Het is zeker twijfelachtig dat Resto zou proberen om welke inbreuk dan ook op de boksregels te maken. Hij zou zich zeker meer dan wie ook bewust zijn van de prijs die de schuldige betaalt. Hij zou ook meer in het oog worden gehouden dan andere trainers.
Er is ook de bredere kwestie van consistentie. Resto beging een misdaad als bokser en werd 29 jaar na het begaan van die misdaad een tweede licentie geweigerd – omdat hij volgens de NYSAC nog steeds een risico zou kunnen zijn. Antonio Margarito beging een soortgelijk misdrijf als bokser (hoewel hij werd gepakt voordat hij enige schade kon aanrichten) begin 2009; eind 2011 had hij een licentie, als bokser, en vocht hij in de staat New York in de rematch tegen Miguel Cotto, onder de jurisdictie van de NYSAC. Verschillende artikelen in de media schatten dat Margarito’s portemonnee van $ 2,5 tot 2,75 miljoen bedroeg.
Er is het argument dat hij zijn tijd heeft uitgezeten, hij is lang genoeg gestraft, heeft genoeg geleden en dat Panama Lewis de echte kwaadaardige kracht was die die nacht aan het werk was.
Ron Scott Stevens is een voormalig voorzitter van de NYSAC en was aanwezig bij het gevecht. Hoewel hij toegeeft dat hij lang en hard over de vraag zou hebben moeten nadenken als deze tijdens zijn ambtstermijn aan hem zou zijn gesteld, merkt hij op dat: “Boksen de sport van de underdog is. Als er een sport is die mensen zou moeten helpen en ze een tweede kans zou moeten geven, dan is het boksen wel. Dat is zo’n beetje waar de sport op gebaseerd is: mensen die zich een weg vechten uit verschrikkelijke omstandigheden.”
Aan de andere kant is er het tegenargument dat wat Resto deed buiten alle proporties was. In het hart van het boksen zit een gewelddadige energie, de meest duistere bedoelingen: een ander mens zoveel mogelijk fysieke schade toebrengen. De sport heeft er jaren over gedaan – door jaren van hervormingen en verbeteringen, blunders en tragedies – om die duisternis te harden, om het zo aanvaardbaar mogelijk te maken. Resto en Lewis hebben dat allemaal met voeten getreden. Je zou kunnen stellen dat ze levenslang verbannen zouden moeten worden als bewijs van de ernst van wat ze deden en als boodschap aan anderen.

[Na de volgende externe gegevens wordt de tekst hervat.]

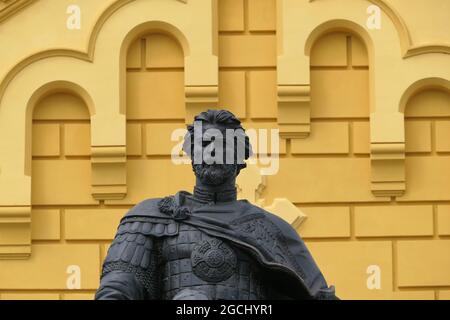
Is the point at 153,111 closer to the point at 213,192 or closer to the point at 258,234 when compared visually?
the point at 213,192

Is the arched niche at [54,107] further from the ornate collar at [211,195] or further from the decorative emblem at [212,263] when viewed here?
the decorative emblem at [212,263]

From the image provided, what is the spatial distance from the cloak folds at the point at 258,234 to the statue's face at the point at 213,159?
6.2 inches

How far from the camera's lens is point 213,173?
14.1 m

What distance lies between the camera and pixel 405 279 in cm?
2150

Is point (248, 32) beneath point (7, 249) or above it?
above

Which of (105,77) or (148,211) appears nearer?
(148,211)

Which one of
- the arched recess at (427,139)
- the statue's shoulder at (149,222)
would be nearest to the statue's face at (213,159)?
the statue's shoulder at (149,222)

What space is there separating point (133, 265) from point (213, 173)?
2.40ft

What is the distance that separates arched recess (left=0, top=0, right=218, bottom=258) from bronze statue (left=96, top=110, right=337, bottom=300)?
7.38 m

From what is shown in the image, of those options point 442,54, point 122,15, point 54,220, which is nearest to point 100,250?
point 54,220

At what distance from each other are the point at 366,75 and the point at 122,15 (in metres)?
2.21

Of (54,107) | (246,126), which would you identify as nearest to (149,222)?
(246,126)

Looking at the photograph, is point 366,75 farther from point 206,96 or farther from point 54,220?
point 54,220

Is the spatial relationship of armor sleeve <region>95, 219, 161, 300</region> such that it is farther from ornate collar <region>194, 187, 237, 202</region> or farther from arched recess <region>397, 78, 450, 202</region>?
arched recess <region>397, 78, 450, 202</region>
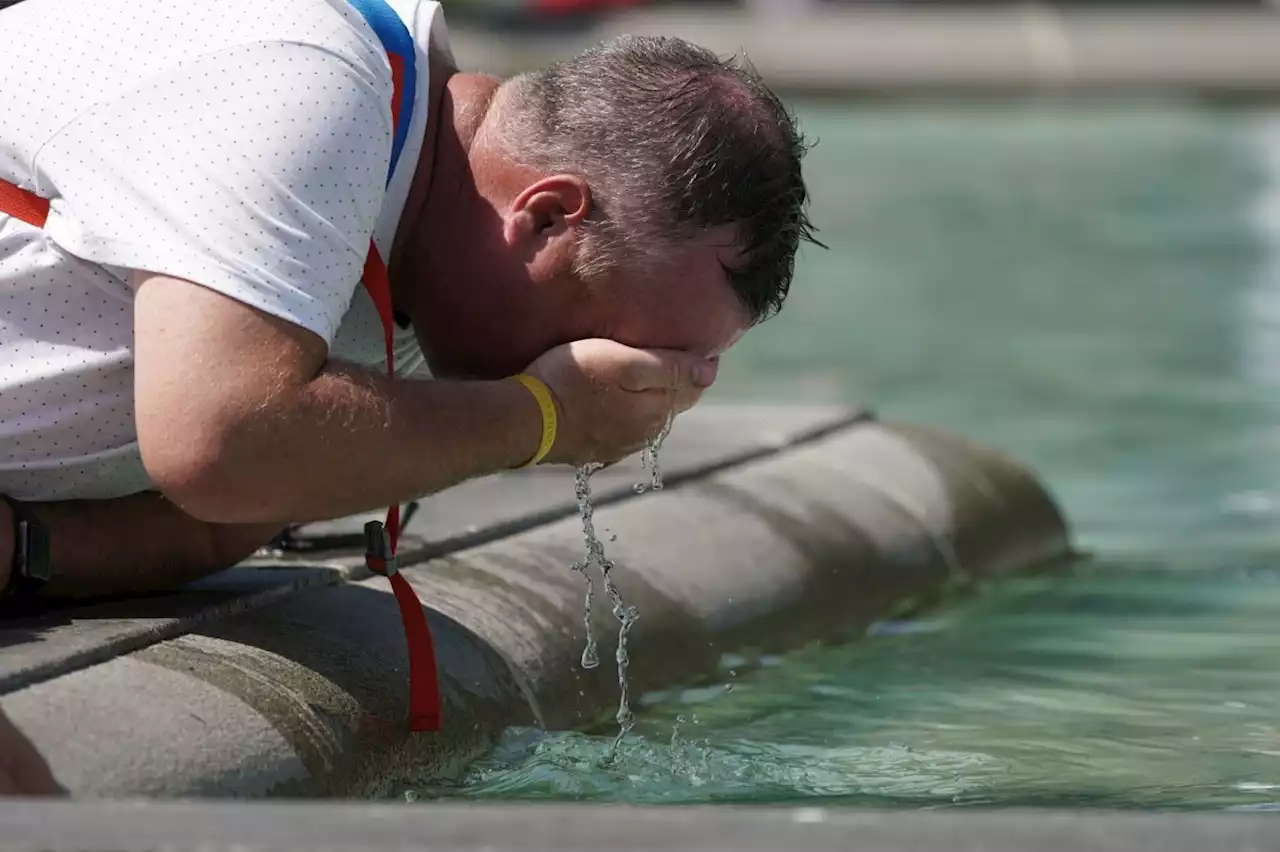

Het is een moeilijke vraag die sterk afhangt van iemands persoonlijke perspectief. Randy Gordon erkende de moeilijkheid van het dilemma toen hem de vraag werd gesteld of hij Resto een licentie zou verlenen als hij nog voorzitter van de NYSAC zou zijn.
“Ik ben hierover een hoofdstuk in mijn autobiografie aan het schrijven en ik heb het einde laten staan omdat ik niet weet hoe ik het zal beëindigen. Wat zou ik doen? Terwijl ik nu met je praat, heb ik daar echt geen antwoord op en ik ga echt met mezelf zitten en erover nadenken.”
Billy Collins is weg. Panama Lewis is in Miami. Hij traint nog steeds hooggeplaatste vechters. Hij zal nooit met hen de ring in kunnen, maar hij kan rondkomen met wat ze hem betalen voor zijn gymwerk. Luis Resto is nu 61 jaar oud en nog steeds in dezelfde situatie, hij traint jonge vechters in de Bronx, doet veel wegwerk en leeft als gast op andermans grond.
Of hij een licentie krijgt voordat zijn tijd erop zit is onduidelijk. Wat we wel weten is – vergeven of niet – boksen zal nooit vergeten de verschrikkelijke daad die hij pleegde in 1983.